Working a mobile car cleaner now, my manager asked me to take some
pictures before cleaning and after clearing, privacy issue of the car
owner
California law creates an expectation of consent for taking photographs of people for purposes of commercial distribution of the image to the public. California Civil Code § 3344.
But, absent copyright or design patent issues (which would only very rarely come up since most people don't own the copyrights or patents to the designs of their cars, and the owner of the copyrights generally grants an implied license for the owners of the cars to display the copyrighted or patented designs), there is no parallel requirement of consent for taking photographs of things.
Furthermore there is no common law expectation of privacy in anything that someone you do business with must necessarily see with their own eyes.
So, if you must see the car to clean it, then taking photographs before and after the work is done does not violate any expectation of privacy to which the customer has not implicitly consented and does not violate any California or federal statute.
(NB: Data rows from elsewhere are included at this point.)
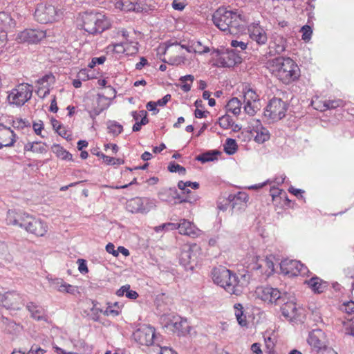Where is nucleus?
<instances>
[{
	"label": "nucleus",
	"instance_id": "6ab92c4d",
	"mask_svg": "<svg viewBox=\"0 0 354 354\" xmlns=\"http://www.w3.org/2000/svg\"><path fill=\"white\" fill-rule=\"evenodd\" d=\"M17 141V135L10 128L0 124V149L3 147H11Z\"/></svg>",
	"mask_w": 354,
	"mask_h": 354
},
{
	"label": "nucleus",
	"instance_id": "0eeeda50",
	"mask_svg": "<svg viewBox=\"0 0 354 354\" xmlns=\"http://www.w3.org/2000/svg\"><path fill=\"white\" fill-rule=\"evenodd\" d=\"M33 86L27 83L19 84L8 92L7 97L10 105L22 106L32 97Z\"/></svg>",
	"mask_w": 354,
	"mask_h": 354
},
{
	"label": "nucleus",
	"instance_id": "e2e57ef3",
	"mask_svg": "<svg viewBox=\"0 0 354 354\" xmlns=\"http://www.w3.org/2000/svg\"><path fill=\"white\" fill-rule=\"evenodd\" d=\"M171 100V95L167 94L162 99L158 100L156 102L158 106H163Z\"/></svg>",
	"mask_w": 354,
	"mask_h": 354
},
{
	"label": "nucleus",
	"instance_id": "39448f33",
	"mask_svg": "<svg viewBox=\"0 0 354 354\" xmlns=\"http://www.w3.org/2000/svg\"><path fill=\"white\" fill-rule=\"evenodd\" d=\"M82 24H79L89 34L101 33L111 27L110 20L103 14L91 11L81 15Z\"/></svg>",
	"mask_w": 354,
	"mask_h": 354
},
{
	"label": "nucleus",
	"instance_id": "79ce46f5",
	"mask_svg": "<svg viewBox=\"0 0 354 354\" xmlns=\"http://www.w3.org/2000/svg\"><path fill=\"white\" fill-rule=\"evenodd\" d=\"M135 0H120L117 3V7L120 8L121 10L124 11H131L133 8V3Z\"/></svg>",
	"mask_w": 354,
	"mask_h": 354
},
{
	"label": "nucleus",
	"instance_id": "4c0bfd02",
	"mask_svg": "<svg viewBox=\"0 0 354 354\" xmlns=\"http://www.w3.org/2000/svg\"><path fill=\"white\" fill-rule=\"evenodd\" d=\"M95 156L102 158L104 161L109 165H122L124 163V160L121 158H115L113 157H110L109 156H106L104 153H95Z\"/></svg>",
	"mask_w": 354,
	"mask_h": 354
},
{
	"label": "nucleus",
	"instance_id": "13d9d810",
	"mask_svg": "<svg viewBox=\"0 0 354 354\" xmlns=\"http://www.w3.org/2000/svg\"><path fill=\"white\" fill-rule=\"evenodd\" d=\"M103 314L106 316H113L115 317L120 314V311L118 310H115L111 306H109L106 309L103 311Z\"/></svg>",
	"mask_w": 354,
	"mask_h": 354
},
{
	"label": "nucleus",
	"instance_id": "2f4dec72",
	"mask_svg": "<svg viewBox=\"0 0 354 354\" xmlns=\"http://www.w3.org/2000/svg\"><path fill=\"white\" fill-rule=\"evenodd\" d=\"M57 284L58 285L57 290L59 292H67L72 295H75L76 292H78L77 287L66 283V282H64L63 280L57 281Z\"/></svg>",
	"mask_w": 354,
	"mask_h": 354
},
{
	"label": "nucleus",
	"instance_id": "2eb2a0df",
	"mask_svg": "<svg viewBox=\"0 0 354 354\" xmlns=\"http://www.w3.org/2000/svg\"><path fill=\"white\" fill-rule=\"evenodd\" d=\"M133 337L140 344L150 346L153 343L155 328L150 326L143 325L133 333Z\"/></svg>",
	"mask_w": 354,
	"mask_h": 354
},
{
	"label": "nucleus",
	"instance_id": "c756f323",
	"mask_svg": "<svg viewBox=\"0 0 354 354\" xmlns=\"http://www.w3.org/2000/svg\"><path fill=\"white\" fill-rule=\"evenodd\" d=\"M241 102L237 97H232L226 105L227 112L239 115L241 109Z\"/></svg>",
	"mask_w": 354,
	"mask_h": 354
},
{
	"label": "nucleus",
	"instance_id": "37998d69",
	"mask_svg": "<svg viewBox=\"0 0 354 354\" xmlns=\"http://www.w3.org/2000/svg\"><path fill=\"white\" fill-rule=\"evenodd\" d=\"M168 170L170 172H178L179 174L185 175L186 169L183 166L176 163L175 162H171L168 166Z\"/></svg>",
	"mask_w": 354,
	"mask_h": 354
},
{
	"label": "nucleus",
Better practice would be for the business to explicitly have the customers consent in writing to the photographs, to remove all doubt. But the implied consent to having someone see your car when they are cleaning it would be unreasonable to deny in almost all circumstances.
A company might voluntarily have an agreement to keep any photographs taken confidential and to have its employees sign non-disclosure agreements not to reveal what they see while working. If it did, this would create a legally enforceable expectation of privacy for the customer. For some VIP clients, this contractually enforceable discretion might be something that would induce them to pay a higher price for the same services. But those kind of protections are not the default standards of law that apply in the absence of an agreement. And, even then, taking photographs for purposes of internal use only would probably not violate an agreement of this kind. The work still requires that people inside the business, including remote supervisors, be able to see the cars to do their work.